The aim of this study was to determine the impact of addition of different biochars on soil carbon mineralisation and sequestration. Different biochars were produced from two types of feedstock, fresh dairy manure and pine tree woodchip, each of which was pyrolysed at 300, 500, and 700°C. Each biochar was mixed at 5% (w/w) with a forest loamy soil and the mixture was incubated at 25°C for 180 days, during which soil physicochemical properties and soil carbon mineralisation were measured. Results showed that the biochar addition increased soil carbon mineralisation at the early stage (within the first 15 days) because biochar brought available organic carbon to the soil and changed associated soil properties, such increasing soil pH and microbial activity.
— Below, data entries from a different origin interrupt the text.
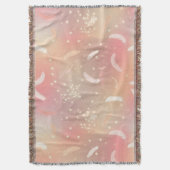 Couverture Plumes pastel douces | Romantique Rose & Or Cosy (devant Vertical)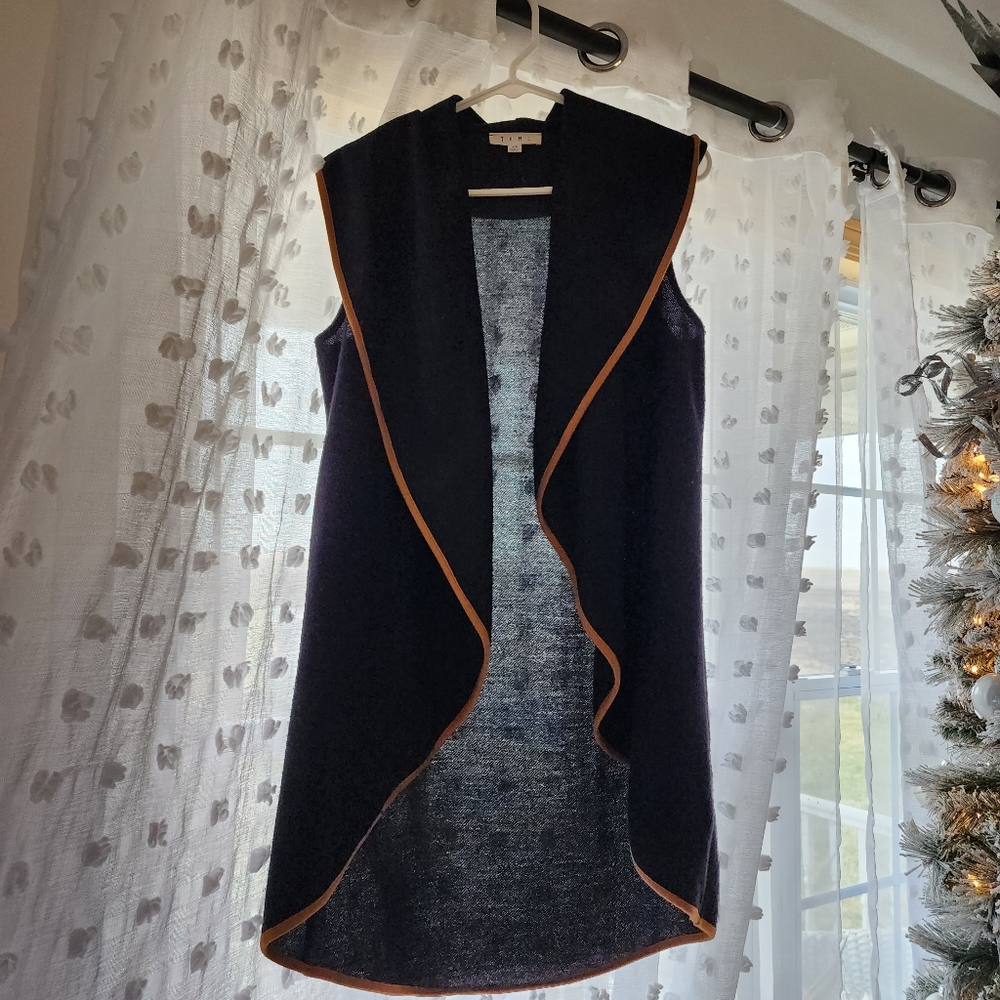 THML Black Long Vest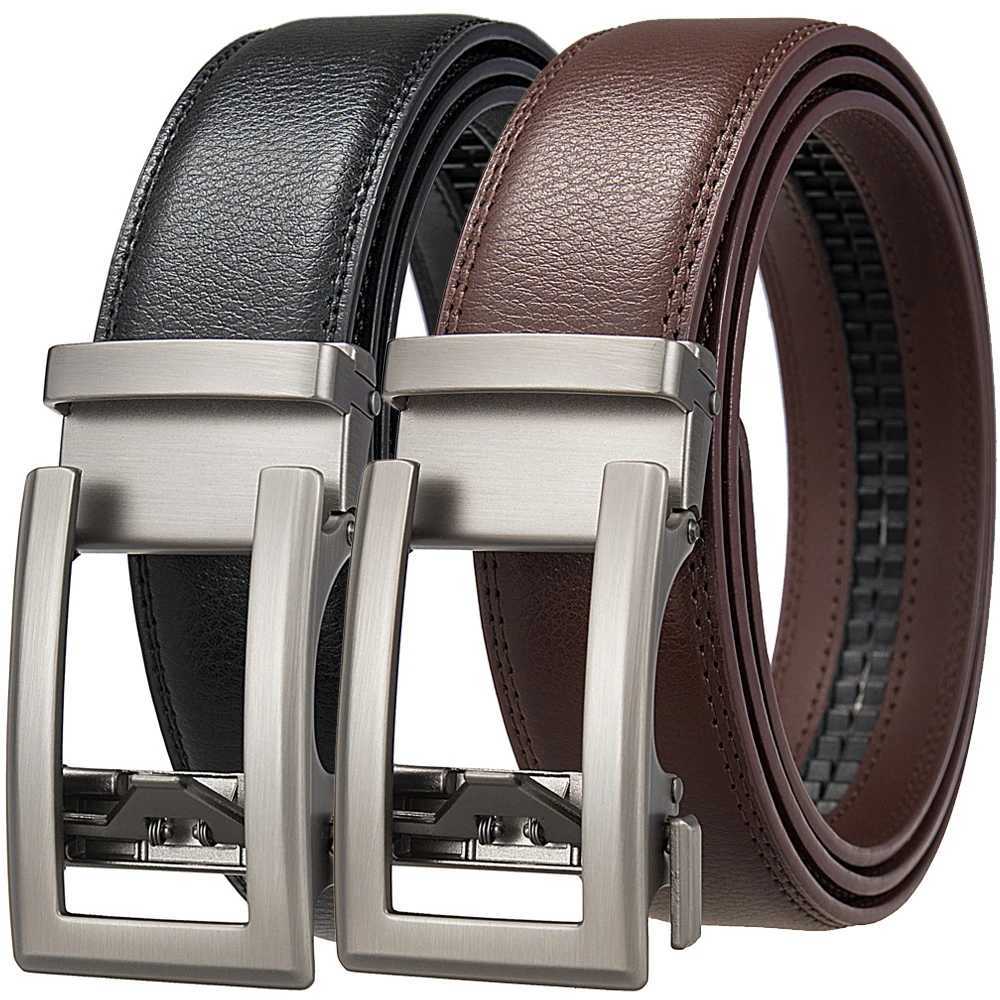 Business Belts for Men Genuine Leather Automatic Men Belt Luxury Waist Strap Designer Belts Male High Quality Fashion Formal W251018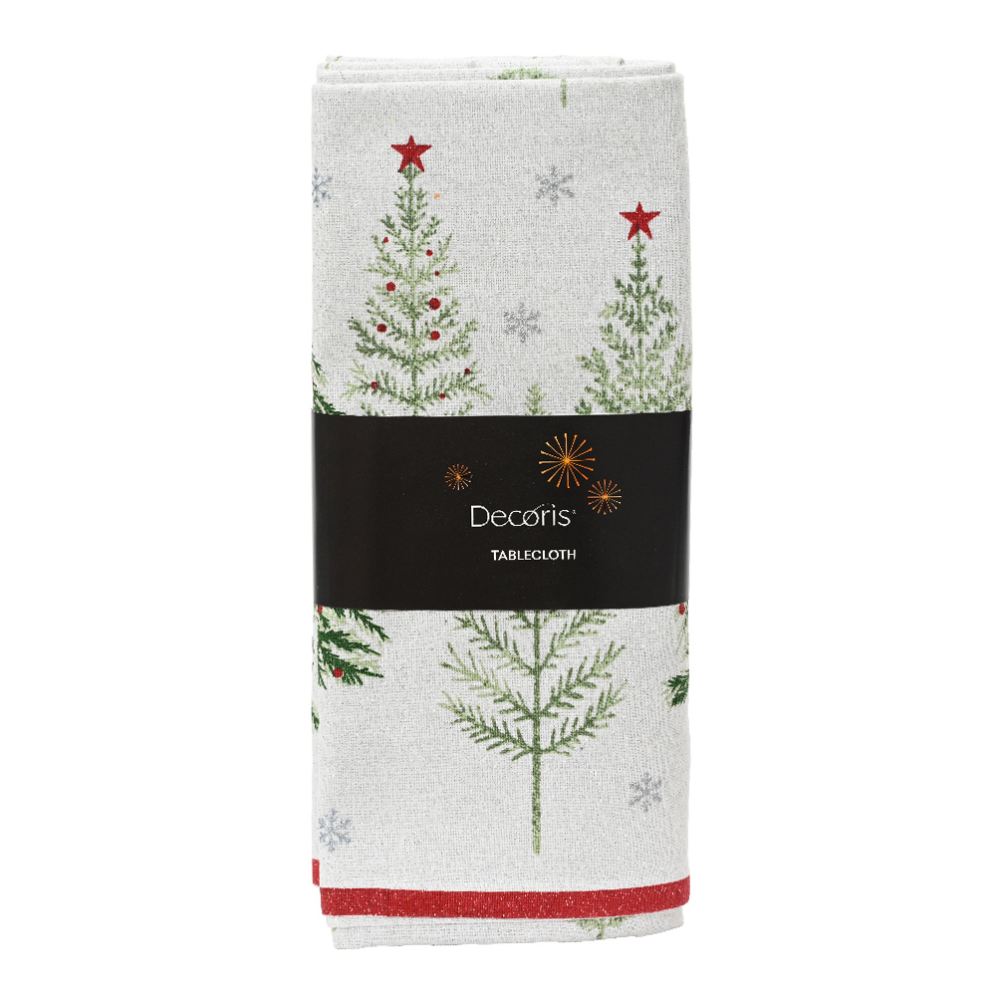 Decoris tafelkleed - Met kerstbomen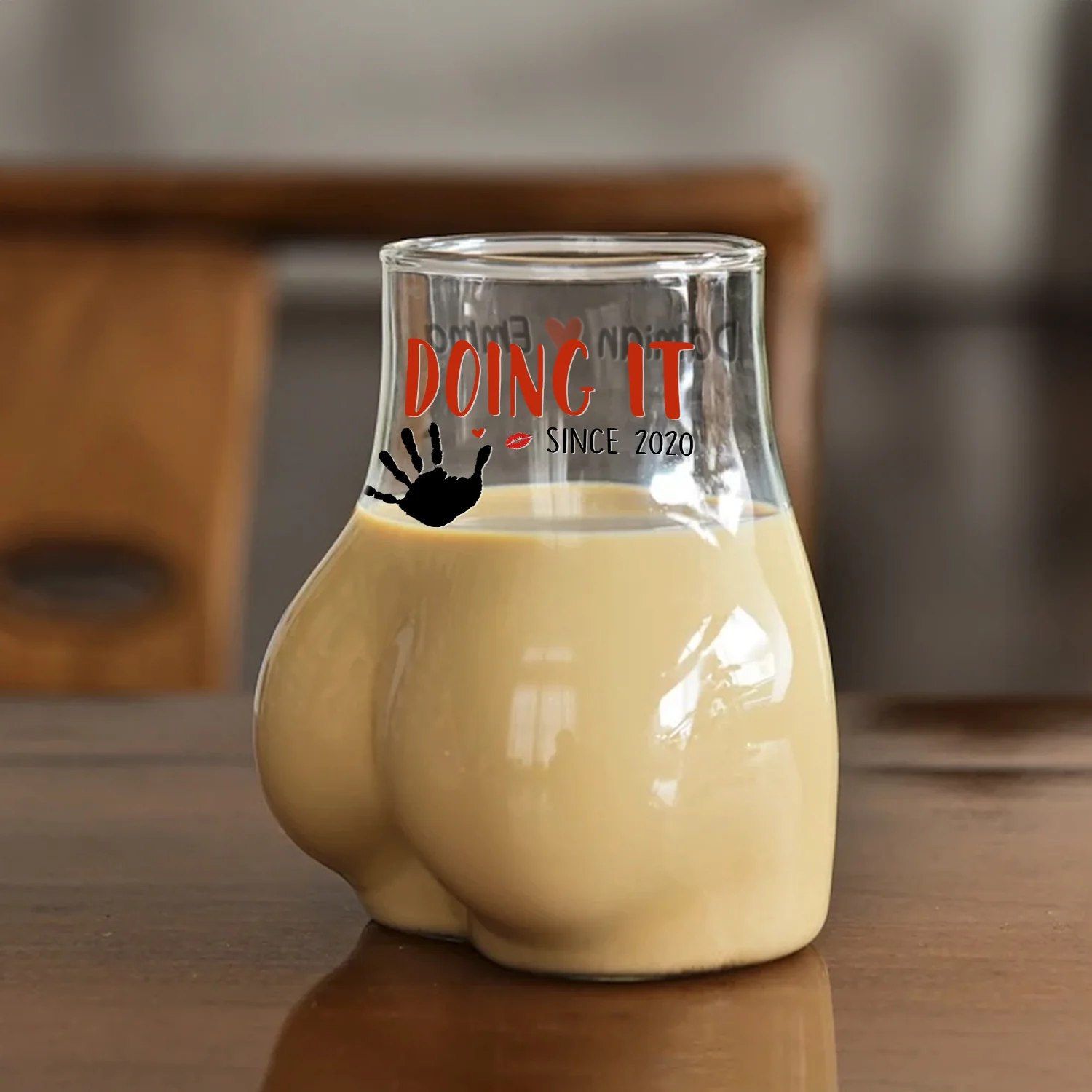 Funny Ass Body Shaped Glass Cup For Home Bar Party - Personalized Gift For Him, Boyfriend, Girlfriend, Couple HO82 902520 - Image 6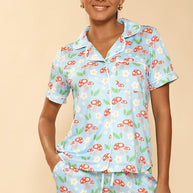 Novelty 2 piece pajama set-Miss Sparkling-Mushroom Field-S-[option4]-[option5]-[option6]-[option7]-[option8]-Shop-Boutique-Clothing-for-Women-Online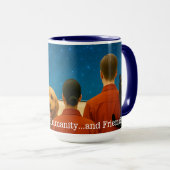 'Nous allons aux étoiles' 15oz de café Mug (Devant droit)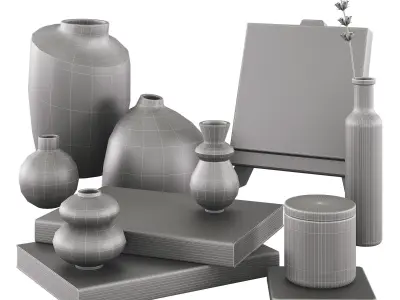 Decorative Set 06 3D model 10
The largest increase in soil carbon mineralisation at the beginning of incubation was induced by the dairy manure biochar pyrolysed at 300°C. Soil carbon mineralisation was enhanced more significantly by the dairy manure biochars than by the woodchip biochars, and the enhancement effect decreased with increasing pyrolysis temperature. Although the biochar addition induced increased soil carbon mineralisation at the beginning of the incubation, soil carbon mineralisation rates decreased sharply within a short time (within 15 days) and then remained very low afterwards. Carbon mineralisation kinetic modelling indicated that the stable organic matter in biochars could be sequestrated in soil for a long time and resulted in high levels of carbon sequestration, especially for the woodchip biochars pyrolysed from higher temperatures.

Additional keywords: biochar, carbon sequestration, feedstock, pyrolysis temperature, soil carbon mineralisation, soil physicochemical properties.